During our analysis of the responses to the Web Design Survey, one of the things I thought seriously about doing was dumping the whole dataset into a database and building a web front end to query it. Then I remembered that as back-end developer, I’m an excellent book author. I know some MySQL and PHP, but I’m right in that sour spot of knowing enough to make the development process slow and error-prone due to my moderate but incomplete knowledge of the languages while not knowing enough to correctly design the project from the outset. So I stuck to Excel and the like, which can be cumbersome but quickly learned.
I was a little sad, though. I’d had the thought that if I built an interface to the survey results, it could be released publicly once we were done.

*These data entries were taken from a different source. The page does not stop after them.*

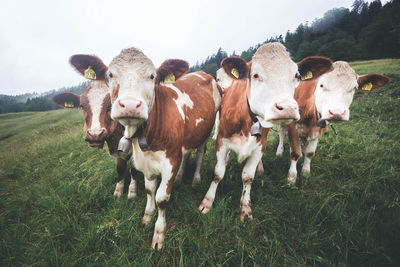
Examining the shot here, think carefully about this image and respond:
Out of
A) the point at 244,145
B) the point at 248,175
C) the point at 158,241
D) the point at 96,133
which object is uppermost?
the point at 96,133

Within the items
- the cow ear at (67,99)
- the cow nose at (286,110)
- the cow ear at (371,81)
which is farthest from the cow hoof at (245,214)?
the cow ear at (67,99)

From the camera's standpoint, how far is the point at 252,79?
200cm

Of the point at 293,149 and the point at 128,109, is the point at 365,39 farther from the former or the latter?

With such a tool, anyone could generate their own pivot tables without having to learn the process in Excel (or deal with Excel’s handling of enormous data files). That seemed like a really good thing.
Well, the dataset is public now. So how about one or more of you super-sharp developer types, the ones who didn’t check any of the boxes on the question about gaps in your back-end coding skills, doing what I could not?

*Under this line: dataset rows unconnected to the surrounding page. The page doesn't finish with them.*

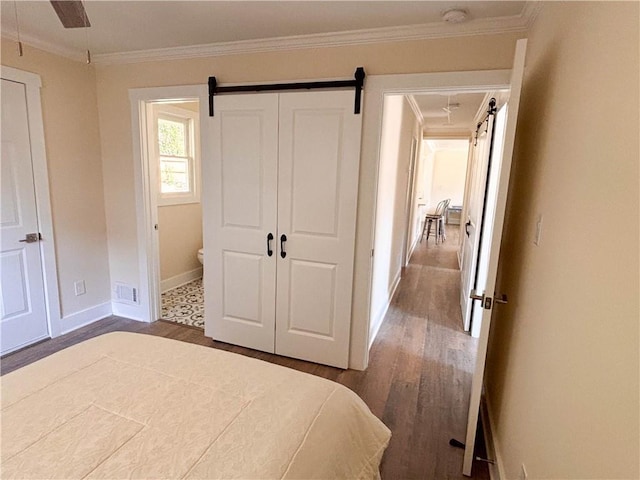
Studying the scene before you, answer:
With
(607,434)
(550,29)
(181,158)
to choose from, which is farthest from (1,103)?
(607,434)

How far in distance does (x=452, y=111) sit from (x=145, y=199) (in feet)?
12.9

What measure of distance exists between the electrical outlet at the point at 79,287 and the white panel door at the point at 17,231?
29cm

The basic scope of the project would be to list the various data points (gender, ethnicity, age bracket, salary, geographic location, perception of bias, etc., etc., etc.) and let a user pick the two they want to analyze against. So if someone wanted a table showing the breakdown of gender by ethnicity, they would pick one to go on the top and the other to go on the left. The table generated would give those numbers. I’d have it spit out raw numbers, but allowing the user to optionally get the results as percentages might be a nice touch. Though then you’d have to let the user say which way the percentages are calculated: by column, or by row.
For extra deepness, one could also filter the results based on the value for a third data point. With that sort of feature, one could get the breakdown of gender by ethnicity for only the EU respondents. I might do it by letting the user click on a data point and then pick the specific filtering value via a dropdown. Maybe three radio buttons: one for top, one for left, and one for filter. Or, heck, do a whole Web 2.0 drag-n-drop interface. That part’s not important. What matters is giving anyone the ability to easily get numbers out of the massive dataset.
The only real challenge I can foresee is where questions allowed more than one answer, like the location of work question and the skill questions. In the dataset, they’re just comma-separated value lists. Those would need to somehow be broken out into subtables or Boolean columns or something. The actual structure of the solution interests me a whole lot less than simply having one.
I’m quite sure this is the kind of thing a real programmer could create in about a day. As I am not a real programmer any more, it would take me a month or four. Let’s not wait. Anyone out there able to take the idea and run with it?